Extrapolating interventionally, I would suggest that a person's bone, when avid for protein's anabolic effect because of the person's habitually suboptimal protein intake, will experience a net anabolic effect when the person consumes a greater amount of protein, despite an accompanying greater acid load from the higher protein intake. (Indeed, the acid load may increase little, because the protein-deficient body retains rather than catabolizes the additional protein.) Increasing protein intake from, say, 40 to 110 g/d may have a net anabolic effect on bone because the habitual low protein consumption has made the bone particularly receptive to protein's anabolic effect, thus providing a greater counterbalance to the catabolic effect of the potentially higher net acid load. But increasing protein intake by equal increments—from, say, 80 to 150 g/d—may have a net catabolic effect on bone because the habitual higher protein consumption has made the bone less receptive to protein's anabolic effect, thus providing a lesser counterbalance to the catabolic effect of the potentially higher net acid load.

Devine et al may have estimated the dietary net acid load for each subject, as they did for dietary protein content. With that information and on dividing their subjects into 2 groups, they may have found, on multivariate analysis, an independent negative determinant in dietary net acid load that had a lesser effect (ie, a lower standardized regression coefficient) than did protein in the group with protein intakes between the lowest and the median and a greater effect than did protein in the group with protein intakes between the median and the highest.

The investigators possibly could have made that analysis from their data. They may have estimated the dietary net acid load for each subject by using data from the same food-frequency questionnaire that they used for estimating dietary protein and calcium content. Presumably, the food-frequency questionnaire could also have provided estimates of dietary potassium intake for each subject, in which case the investigators could have used the Frassetto algorithm (dietary net acid load = 0.91 x protein intake in g/d – 0.57 x potassium intake in mEq/d + 21) (2) to obtain an estimated value for dietary net acid load for each subject.

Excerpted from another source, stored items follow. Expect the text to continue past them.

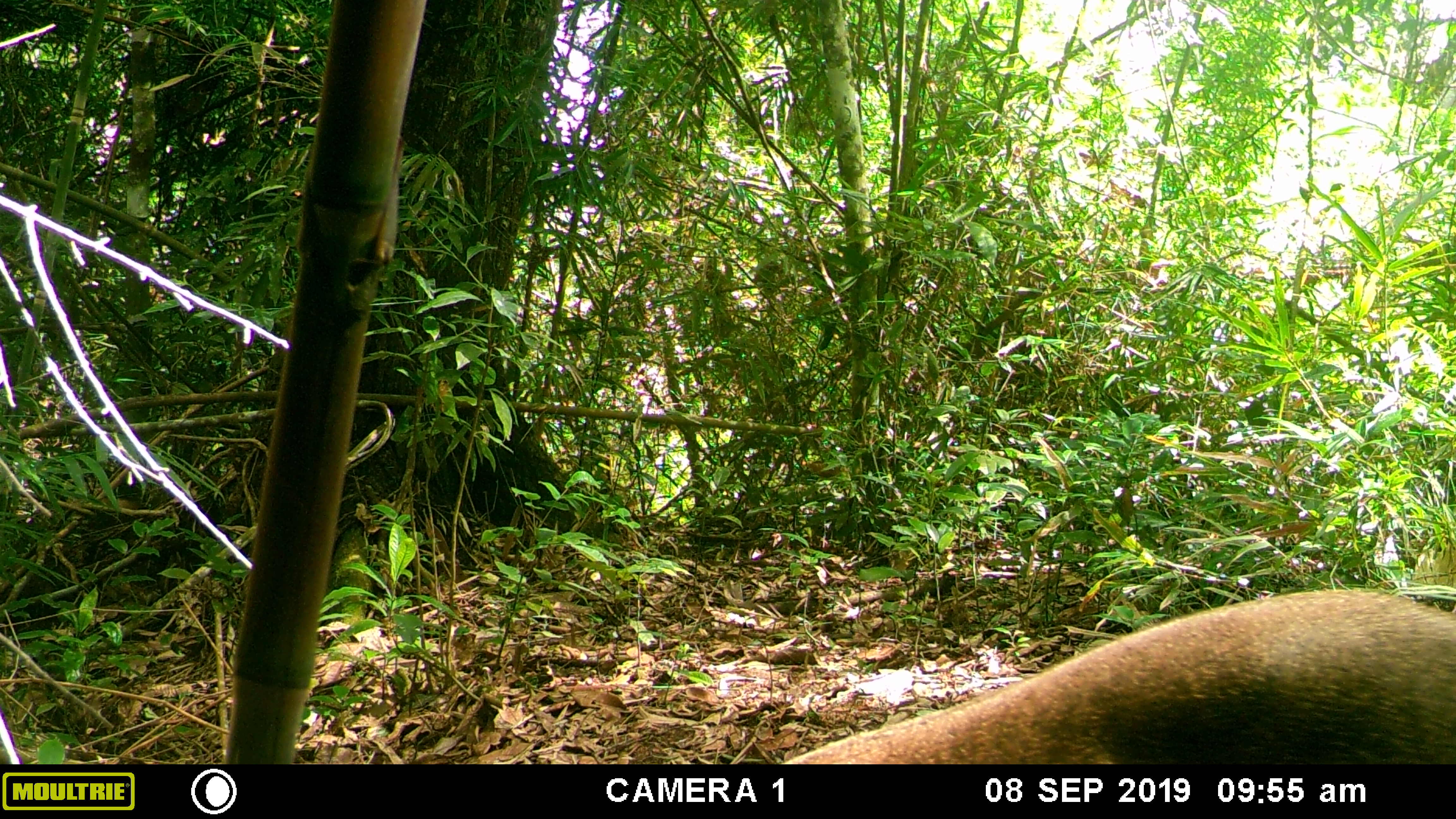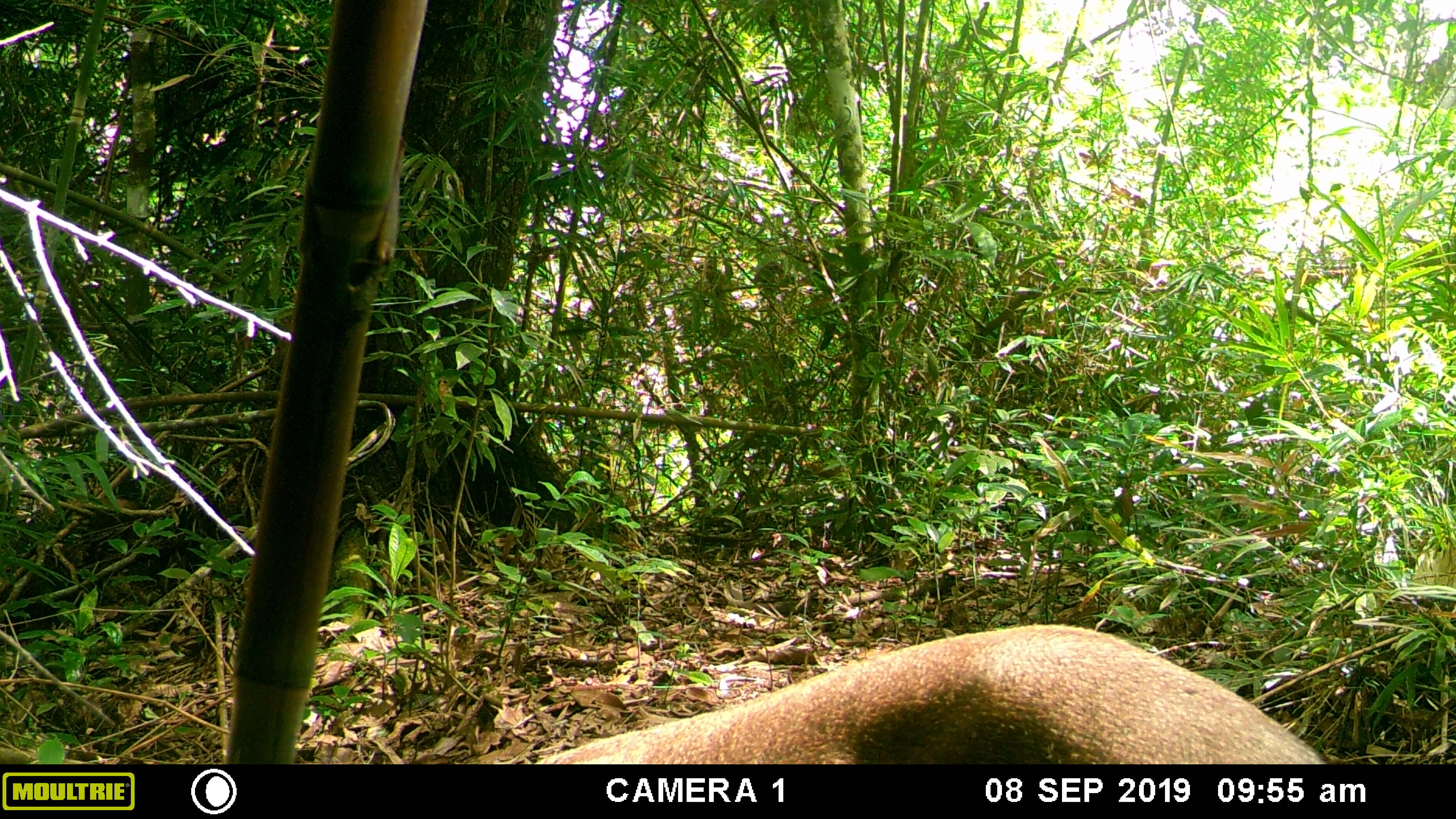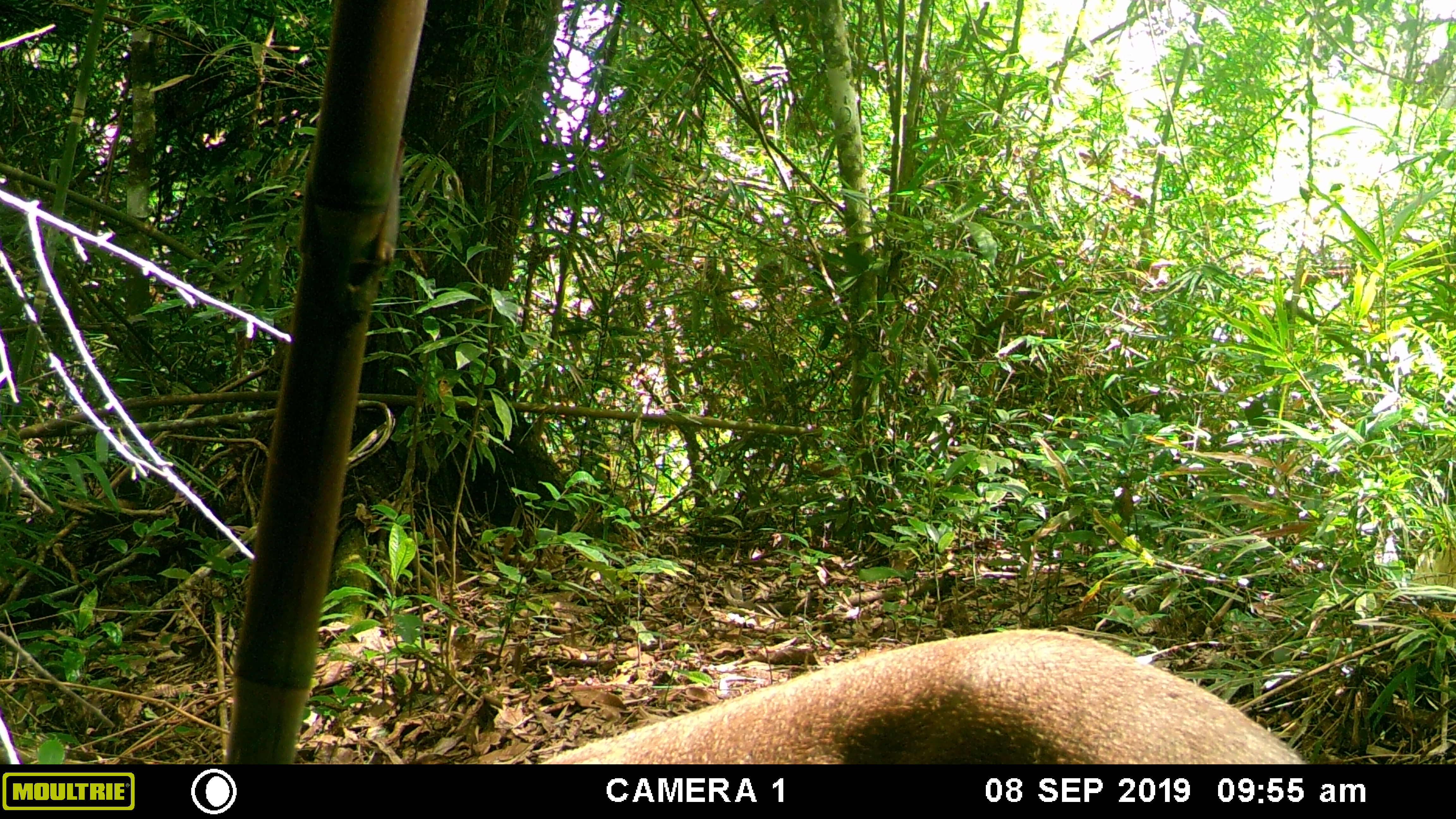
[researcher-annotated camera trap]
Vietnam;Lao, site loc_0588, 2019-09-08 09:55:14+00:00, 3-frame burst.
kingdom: Animalia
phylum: Chordata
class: Mammalia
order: Artiodactyla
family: Suidae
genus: Sus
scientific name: Sus scrofa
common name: eurasian wild pig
Eurasian wild pig (Sus scrofa). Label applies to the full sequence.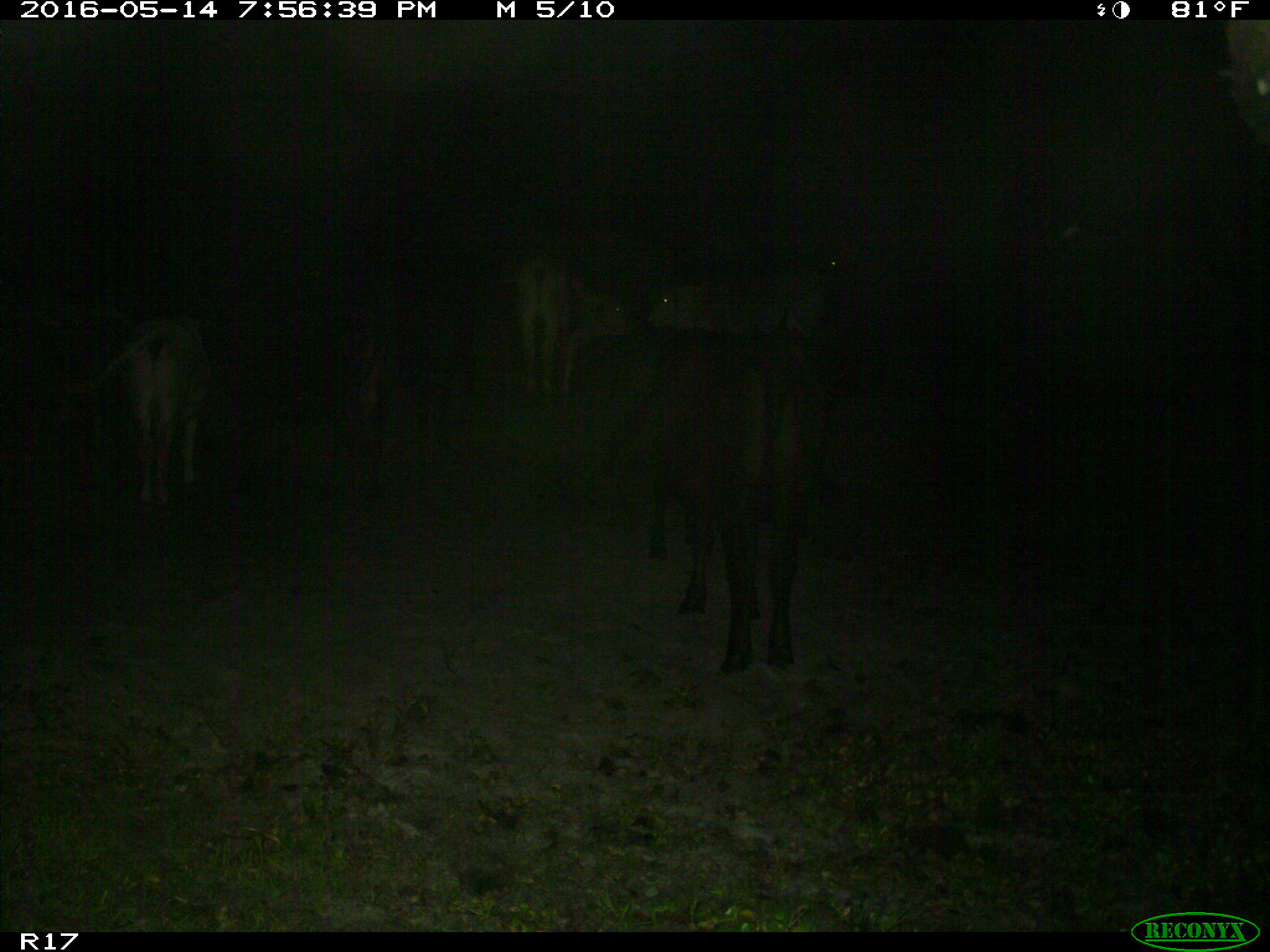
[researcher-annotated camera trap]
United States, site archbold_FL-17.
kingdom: Animalia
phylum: Chordata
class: Mammalia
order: Artiodactyla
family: Bovidae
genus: Bos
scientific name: Bos taurus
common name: domestic cow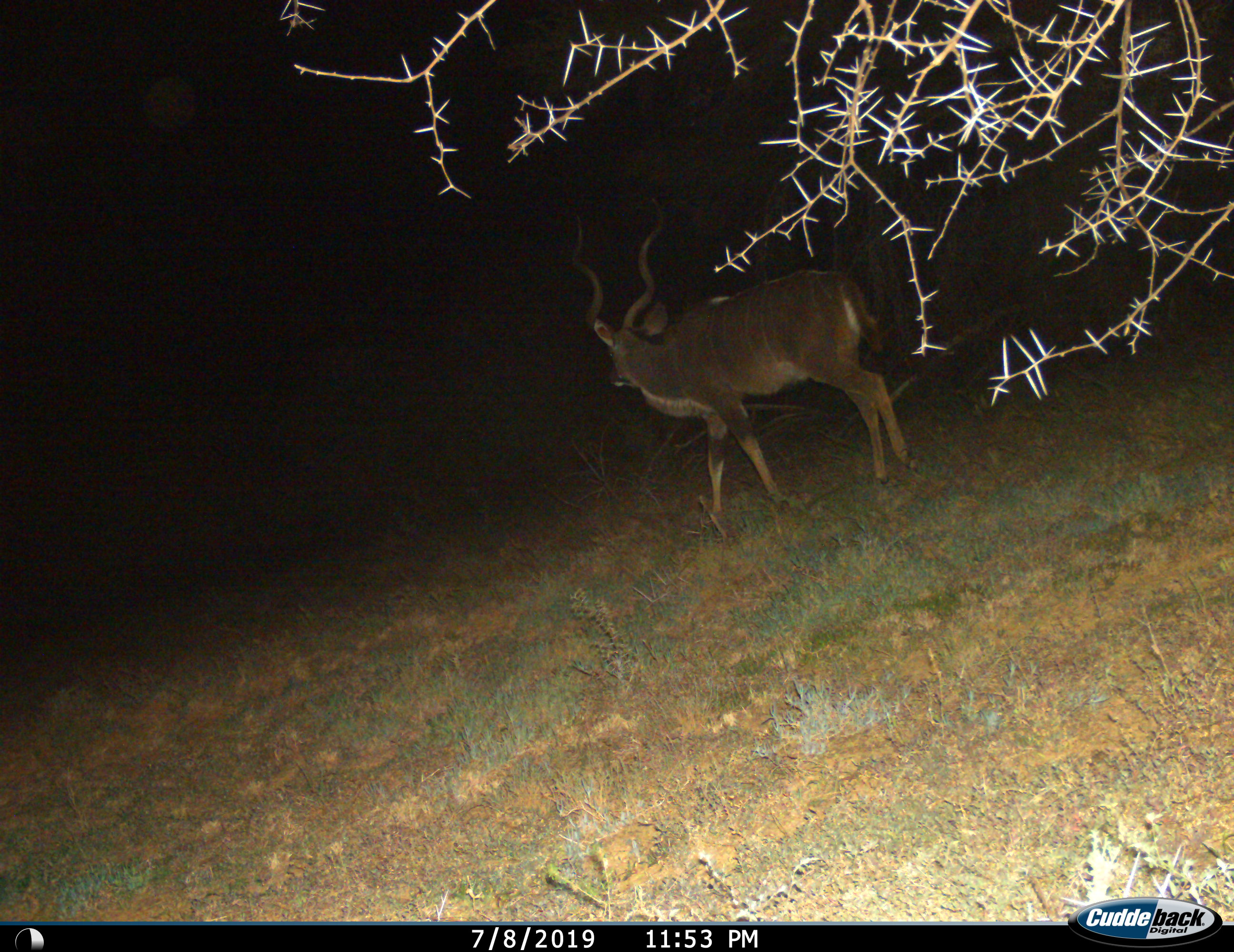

In performing such an analysis, Devine et al may contribute quantitative estimates of the degrees of opposing anabolic and catabolic bone effects of dietary protein in elderly subjects over the range of protein intakes observed, and they may confirm in adults the findings of Alexy et al (3) in children and adolescents, also recently reported in the Journal. In an editorial accompanying that article, we (4) further discussed the subject of the opposing anabolic and catabolic bone effects of dietary protein and suggested a way to maximize protein's anabolic effect by supplying diets that are both protein-rich and net base–producing.

ACKNOWLEDGMENTS

The author had no conflict of interest.